→ DOCUMENTO
┌──
Dopo aver osservato il nesso fondamentale fra egemonia, politica e pedagogia,
e dopo essersi lungamente soffermati sulla problematica inerente l'intellettuale
tradizionale e cosmopolita, giungiamo ora all'espressione della piena maturità del
pensiero gramsciano, attraverso la sua riflessione forse più famosa - o che comunque ha
avuto maggior fortuna - quella dell'intellettuale "organico".
La profonda scissione tra intellettuali e popolo, denunciata in tanti scritti
da Gramsci, in particolare nel già citato "Alcuni temi della questione
meridionale" (1926), deve ora essere ricomposta e nel tessuto sociale deve operarsi un cambiamento attraverso forze
nuove ed organiche.
└──
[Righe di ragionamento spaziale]
┌──
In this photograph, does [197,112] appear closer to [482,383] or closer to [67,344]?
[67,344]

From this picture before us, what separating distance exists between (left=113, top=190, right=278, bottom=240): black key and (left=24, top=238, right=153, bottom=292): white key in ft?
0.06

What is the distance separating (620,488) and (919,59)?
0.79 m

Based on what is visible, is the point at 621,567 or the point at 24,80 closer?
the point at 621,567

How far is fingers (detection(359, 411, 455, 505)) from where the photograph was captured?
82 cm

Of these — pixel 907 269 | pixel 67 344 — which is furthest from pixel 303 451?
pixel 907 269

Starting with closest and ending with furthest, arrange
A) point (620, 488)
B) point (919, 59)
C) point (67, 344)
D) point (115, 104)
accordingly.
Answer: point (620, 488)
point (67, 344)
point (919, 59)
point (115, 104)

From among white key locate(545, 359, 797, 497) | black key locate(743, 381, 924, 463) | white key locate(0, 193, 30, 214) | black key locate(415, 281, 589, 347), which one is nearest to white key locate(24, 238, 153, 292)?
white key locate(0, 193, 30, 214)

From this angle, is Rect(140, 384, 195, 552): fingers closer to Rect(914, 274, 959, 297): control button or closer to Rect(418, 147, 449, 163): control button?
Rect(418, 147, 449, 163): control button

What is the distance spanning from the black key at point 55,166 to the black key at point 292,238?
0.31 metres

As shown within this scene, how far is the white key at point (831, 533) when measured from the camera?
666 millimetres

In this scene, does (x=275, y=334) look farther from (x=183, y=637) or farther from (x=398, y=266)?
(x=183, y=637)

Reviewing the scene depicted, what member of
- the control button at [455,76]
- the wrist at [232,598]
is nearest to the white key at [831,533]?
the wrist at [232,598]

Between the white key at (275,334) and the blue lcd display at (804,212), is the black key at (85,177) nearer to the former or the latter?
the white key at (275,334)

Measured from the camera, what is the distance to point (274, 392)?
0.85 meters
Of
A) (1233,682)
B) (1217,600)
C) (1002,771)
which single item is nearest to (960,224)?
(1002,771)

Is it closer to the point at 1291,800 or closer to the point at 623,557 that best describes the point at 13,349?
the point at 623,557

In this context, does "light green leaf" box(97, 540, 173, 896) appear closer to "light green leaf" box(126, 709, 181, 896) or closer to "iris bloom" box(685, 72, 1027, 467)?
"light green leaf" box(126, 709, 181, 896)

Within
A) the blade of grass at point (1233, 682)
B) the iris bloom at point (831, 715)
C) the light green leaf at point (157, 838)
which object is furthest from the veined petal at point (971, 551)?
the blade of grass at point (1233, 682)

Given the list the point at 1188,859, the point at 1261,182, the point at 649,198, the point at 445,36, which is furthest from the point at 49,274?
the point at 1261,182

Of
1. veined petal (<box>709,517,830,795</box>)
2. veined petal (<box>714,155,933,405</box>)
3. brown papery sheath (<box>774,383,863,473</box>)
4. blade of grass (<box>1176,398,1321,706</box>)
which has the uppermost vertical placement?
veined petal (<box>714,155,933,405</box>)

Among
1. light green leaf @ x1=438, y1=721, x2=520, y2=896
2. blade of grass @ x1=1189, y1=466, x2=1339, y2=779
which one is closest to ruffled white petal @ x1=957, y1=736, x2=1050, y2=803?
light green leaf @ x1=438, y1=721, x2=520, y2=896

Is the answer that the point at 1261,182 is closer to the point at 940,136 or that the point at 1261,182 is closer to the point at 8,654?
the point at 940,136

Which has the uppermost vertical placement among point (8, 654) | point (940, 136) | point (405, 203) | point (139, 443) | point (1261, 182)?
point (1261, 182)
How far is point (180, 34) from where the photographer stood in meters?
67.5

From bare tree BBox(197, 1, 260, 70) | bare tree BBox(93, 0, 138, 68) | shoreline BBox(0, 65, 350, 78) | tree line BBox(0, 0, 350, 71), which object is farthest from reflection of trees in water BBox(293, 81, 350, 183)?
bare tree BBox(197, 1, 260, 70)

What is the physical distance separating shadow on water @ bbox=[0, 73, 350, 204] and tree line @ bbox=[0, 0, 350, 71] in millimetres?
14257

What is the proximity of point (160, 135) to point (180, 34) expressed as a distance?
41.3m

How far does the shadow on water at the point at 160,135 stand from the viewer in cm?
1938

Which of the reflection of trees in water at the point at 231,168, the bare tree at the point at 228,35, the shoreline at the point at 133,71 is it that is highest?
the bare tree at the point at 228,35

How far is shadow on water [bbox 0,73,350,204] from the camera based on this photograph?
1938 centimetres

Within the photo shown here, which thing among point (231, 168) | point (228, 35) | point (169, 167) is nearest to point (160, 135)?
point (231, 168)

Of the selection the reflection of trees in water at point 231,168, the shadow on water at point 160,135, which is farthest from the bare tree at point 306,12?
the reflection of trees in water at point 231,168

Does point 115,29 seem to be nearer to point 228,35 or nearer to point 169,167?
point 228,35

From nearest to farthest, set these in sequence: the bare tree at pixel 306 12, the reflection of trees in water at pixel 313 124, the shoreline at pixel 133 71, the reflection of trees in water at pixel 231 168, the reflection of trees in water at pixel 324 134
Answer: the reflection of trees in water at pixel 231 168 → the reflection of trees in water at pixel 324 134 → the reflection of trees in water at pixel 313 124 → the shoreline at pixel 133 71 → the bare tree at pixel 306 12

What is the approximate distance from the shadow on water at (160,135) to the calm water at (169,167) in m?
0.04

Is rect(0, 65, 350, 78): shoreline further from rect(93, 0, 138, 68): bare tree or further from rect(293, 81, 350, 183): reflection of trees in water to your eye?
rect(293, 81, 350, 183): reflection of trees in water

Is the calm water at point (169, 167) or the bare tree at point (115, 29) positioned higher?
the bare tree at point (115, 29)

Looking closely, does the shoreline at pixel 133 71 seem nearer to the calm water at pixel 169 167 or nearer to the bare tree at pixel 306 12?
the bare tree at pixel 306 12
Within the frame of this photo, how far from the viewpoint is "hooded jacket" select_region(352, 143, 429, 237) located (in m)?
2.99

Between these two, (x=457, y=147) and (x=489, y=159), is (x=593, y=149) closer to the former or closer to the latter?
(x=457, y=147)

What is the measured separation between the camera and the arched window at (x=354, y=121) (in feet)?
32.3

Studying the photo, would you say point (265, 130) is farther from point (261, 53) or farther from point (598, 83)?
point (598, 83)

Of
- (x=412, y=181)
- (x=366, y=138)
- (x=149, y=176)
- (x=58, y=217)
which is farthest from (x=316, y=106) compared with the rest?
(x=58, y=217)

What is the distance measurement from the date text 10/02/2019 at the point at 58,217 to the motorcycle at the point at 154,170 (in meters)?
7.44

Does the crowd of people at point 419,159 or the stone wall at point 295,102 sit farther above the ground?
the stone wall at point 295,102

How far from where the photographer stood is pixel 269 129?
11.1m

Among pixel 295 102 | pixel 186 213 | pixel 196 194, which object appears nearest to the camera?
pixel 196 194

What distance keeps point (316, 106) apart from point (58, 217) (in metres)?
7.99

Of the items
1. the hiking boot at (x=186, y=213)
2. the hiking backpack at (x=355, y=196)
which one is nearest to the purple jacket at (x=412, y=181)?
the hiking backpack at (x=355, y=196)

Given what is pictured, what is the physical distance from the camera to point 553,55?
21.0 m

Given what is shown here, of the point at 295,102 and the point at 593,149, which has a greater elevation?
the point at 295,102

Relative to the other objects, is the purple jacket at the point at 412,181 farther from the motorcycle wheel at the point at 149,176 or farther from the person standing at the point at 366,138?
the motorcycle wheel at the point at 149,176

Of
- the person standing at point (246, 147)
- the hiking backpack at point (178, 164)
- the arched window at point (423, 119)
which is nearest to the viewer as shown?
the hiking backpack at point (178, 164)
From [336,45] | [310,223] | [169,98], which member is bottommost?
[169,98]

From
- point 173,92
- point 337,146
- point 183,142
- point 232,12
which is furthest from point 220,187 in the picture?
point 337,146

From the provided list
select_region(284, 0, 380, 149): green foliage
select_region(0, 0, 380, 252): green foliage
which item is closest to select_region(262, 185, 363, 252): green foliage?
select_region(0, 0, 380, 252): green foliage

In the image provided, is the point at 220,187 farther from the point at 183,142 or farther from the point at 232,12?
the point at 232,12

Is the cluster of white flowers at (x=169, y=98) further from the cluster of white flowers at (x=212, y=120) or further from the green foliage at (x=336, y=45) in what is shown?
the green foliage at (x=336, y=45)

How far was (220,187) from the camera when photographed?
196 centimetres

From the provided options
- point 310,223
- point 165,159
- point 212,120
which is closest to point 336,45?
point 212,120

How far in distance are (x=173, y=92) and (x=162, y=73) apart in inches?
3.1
└──
→ COMPITI DELL'ESERCIZIO
1. Per favore, converti in una tabella Markdown con le colonne "N." e "Riga" le righe di ragionamento spaziale. Parti da quella che contiene "How far was" e arriva fino all'ultima riga, includendole entrambe e tralasciando quelle vuote.
2. Prosegui il testo su Gramsci a partire dalla sua ultima frase.
Il testo su Gramsci e le righe provengono da fonti diverse.

→ RISULTATI DELL'ESERCIZIO
1.
| N. | Riga |
|---|---|
| 1 | How far was (220,187) from the camera when photographed? |
| 2 | 196 centimetres |
| 3 | From the provided options |
| 4 | - point 310,223 |
| 5 | - point 165,159 |
| 6 | - point 212,120 |
| 7 | which is closest to point 336,45? |
| 8 | point 212,120 |
| 9 | How far in distance are (x=173, y=92) and (x=162, y=73) apart in inches? |
| 10 | 3.1 |

2.
E' apparso opportuno avvicinarsi alla tematica dell'intellettuale
"organico" attraverso un duplice approccio, il primo che collega Gramsci ad una
tradizione (e ad una problematica) più propriamente scientifica del termine
"organico", il secondo, più diretto, che parta dalla consueta lettura dei testi
gramsciani.
L'uso del termine "organico"46
lega idealmente Gramsci alla tradizione del pensiero evoluzionistico e, soprattutto,
agli oppositori di tale tradizione; organico è ciò che si contrappone ad inorganico,
privo di vita, in altre parole a ciò che può avere solo una funzione passiva, ma che non
possiede iniziativa né esistenza propria.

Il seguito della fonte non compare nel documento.